Vorbei sind die Zeiten, in denen uns Lehrer vorschreiben, was wir lernen sollen. Nun entscheiden wir selbst, was wir uns beibringen möchten. Ein echtes Glück, meint die OWZ-Glücksexpertin.

Es geht nicht um das Anhäufen von Wissen um jeden Preis, sondern um freiwilliges Lernen, das Spaß macht. Und das können wir ein Leben lang tun.

"Zum Lernen ist niemand zu alt", sagt schon ein altes Sprichwort. Egal ob Schwimmen, Klavierspielen, Fliegenfischen, Motorradfahren oder Spanisch - es ist nie zu spät, etwas Neues zu lernen. Und es lohnt sich: Denn erwiesenermaßen macht Lernen nicht nur klüger, sondern auch zufriedener und glücklicher. Was Philosophen und Forscher schon lange wussten, hat inzwischen auch eine Forsa-Umfrage des Happiness-Instituts bestätigt. Und das Ganze gilt auch umgekehrt: Glückliche Menschen lernen sehr gerne.

Die Umfrage zeigt: Fast 70 Prozent der sich für lebensfroh haltenden Menschen bezeichnen sich auch als wissbegierig, bei den anderen sind es nur 50 Prozent - und das unabhängig vom Alter. Dabei geht es jedoch nicht um das Anhäufen von Wissen um jeden Preis, sondern um freiwilliges Lernen, das Spaß macht. Und dieses können wir schließlich ein Leben lang tun. Vorbei sind die Zeiten, in denen uns Lehrer oder Dozenten vorschrieben, was wir in unsere Köpfe bringen sollten. Nun entscheiden wir selbst, was wir uns beibringen möchten. Ein echtes Glück, oder etwa nicht?

Und die Möglichkeiten sind in unserer modernen Zeit schier endlos: Internet und Soziale Medien öffnen uns ganz leicht neue Türen, zeigen uns ungeahnte und spannende Perspektiven auf - und machen es wunderbar leicht, unsere Gehirne mit neuen Informationen zu füttern. Sie wollten schon immer wissen, wie die Maya ihre Städte gebaut haben? Oder wie das Leben in Alaska aussieht? Welche Arten von Schmetterlingen es gibt? Was die alten Philosophen über das Glück wussten? Oder was es mit der alten Burg einige Kilometer weiter auf sich hat? Dann googeln Sie, lesen Sie, lernen Sie. Schnell werden Sie merken, wie viel Spaß das machen kann.

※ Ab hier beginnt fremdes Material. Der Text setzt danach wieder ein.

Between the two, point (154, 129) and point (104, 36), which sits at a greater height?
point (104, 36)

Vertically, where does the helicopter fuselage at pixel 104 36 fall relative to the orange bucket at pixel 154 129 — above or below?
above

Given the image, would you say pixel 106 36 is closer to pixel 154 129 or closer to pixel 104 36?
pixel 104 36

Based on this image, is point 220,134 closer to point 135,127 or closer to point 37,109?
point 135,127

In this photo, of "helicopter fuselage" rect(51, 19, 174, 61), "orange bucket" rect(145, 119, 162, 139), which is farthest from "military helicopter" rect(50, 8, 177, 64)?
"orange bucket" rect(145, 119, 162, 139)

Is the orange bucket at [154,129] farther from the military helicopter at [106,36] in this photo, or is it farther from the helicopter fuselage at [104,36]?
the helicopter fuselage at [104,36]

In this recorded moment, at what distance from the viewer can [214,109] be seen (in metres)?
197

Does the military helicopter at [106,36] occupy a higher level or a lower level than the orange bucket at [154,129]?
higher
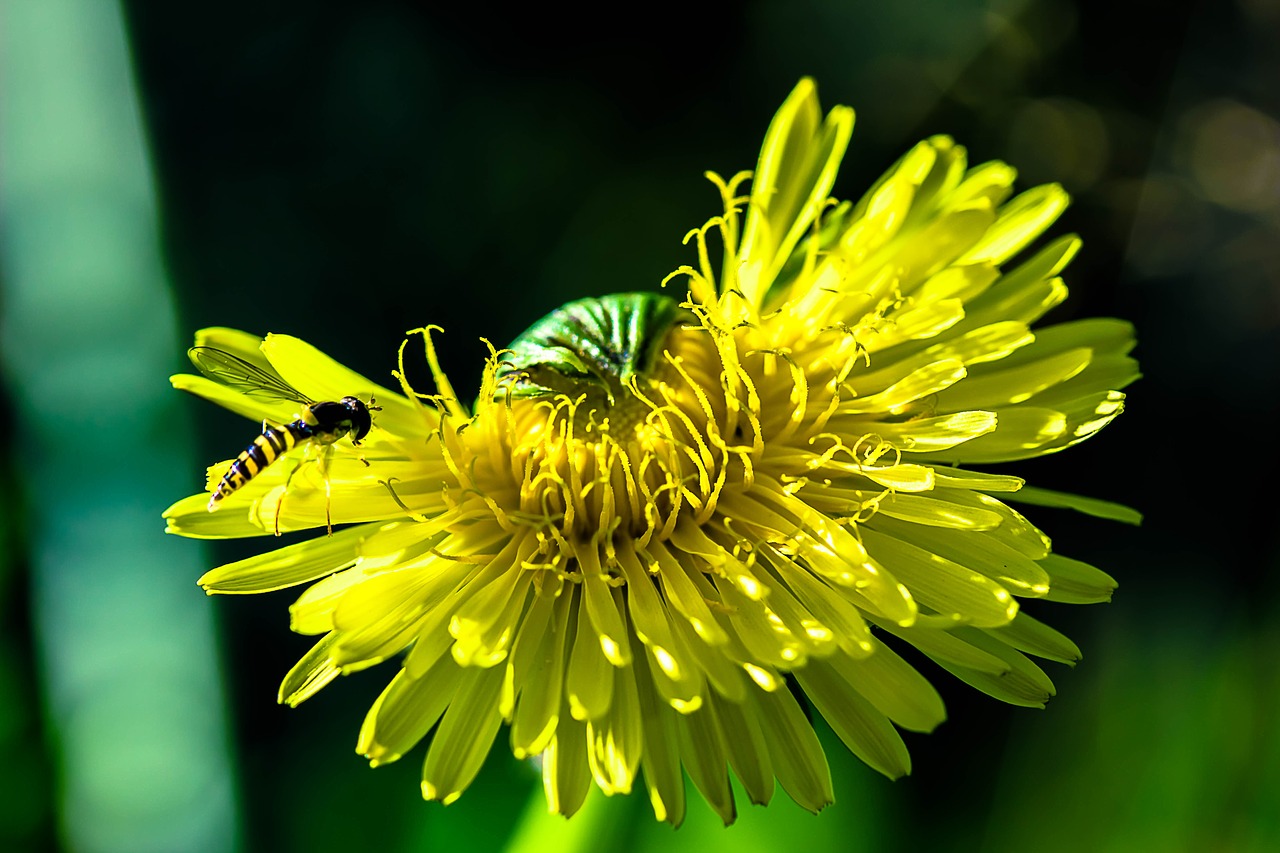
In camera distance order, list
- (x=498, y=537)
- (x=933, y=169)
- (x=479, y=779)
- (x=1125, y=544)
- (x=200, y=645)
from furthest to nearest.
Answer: (x=1125, y=544) → (x=200, y=645) → (x=479, y=779) → (x=933, y=169) → (x=498, y=537)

"Unser Gehirn ist auf das Lernen programmiert", erklärt Hirnforscher Manfred Spitzer. "Wer nicht lernt, der lebt an seiner natürlichen Bestimmung vorbei. So wie Muskeln mit dem Training wachsen und sonst verkümmern, so verhält es sich auch mit den Gehirnstrukturen." Bleiben Sie also neugierig und wissbegierig, das macht nicht nur glücklich, sondern hält auch noch jung. Gandhi sagte dazu: "Lebe, als würdest du morgen sterben. Lerne, als würdest du ewig leben." Nein, Sie sind niemals zu alt, um sich weiterzubilden.

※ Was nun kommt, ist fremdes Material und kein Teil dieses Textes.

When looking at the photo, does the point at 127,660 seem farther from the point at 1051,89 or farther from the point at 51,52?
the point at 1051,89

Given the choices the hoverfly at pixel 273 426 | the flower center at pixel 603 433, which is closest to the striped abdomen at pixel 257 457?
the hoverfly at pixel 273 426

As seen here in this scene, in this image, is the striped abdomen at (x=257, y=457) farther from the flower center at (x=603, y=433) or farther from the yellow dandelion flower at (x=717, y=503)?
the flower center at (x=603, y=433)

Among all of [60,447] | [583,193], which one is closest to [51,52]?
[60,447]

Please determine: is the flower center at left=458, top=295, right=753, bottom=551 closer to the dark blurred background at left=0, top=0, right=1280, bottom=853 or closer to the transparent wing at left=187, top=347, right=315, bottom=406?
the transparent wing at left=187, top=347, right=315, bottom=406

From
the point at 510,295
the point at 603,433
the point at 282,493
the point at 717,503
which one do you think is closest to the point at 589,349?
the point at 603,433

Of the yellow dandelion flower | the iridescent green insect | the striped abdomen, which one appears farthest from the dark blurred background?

Nutzen Sie also die Zeit, lesen Sie Bücher, recherchieren Sie im Internet, schauen Sie Dokumentationen, besuchen Sie Kurse an der VHS oder setzen Sie sich einfach mal in eine Vorlesung an der Hochschule. "Wer rastet, der rostet", sagt Ruut Veenhoven, der sich als Soziologe seit 40 Jahren mit dem Glück beschäftigt und deswegen auch oft "Glücksprofessor" genannt wird. "Das gilt für Katzen, die stets in Übung bleiben müssen, um auf einem Zaun entlanglaufen zu können, genauso wie für Menschen, die weiterhin ihren Kopf gebrauchen wollen." So, jetzt haben Sie also schon wieder etwas gelernt. Machen Sie ruhig weiter, viel Spaß dabei! (ewa)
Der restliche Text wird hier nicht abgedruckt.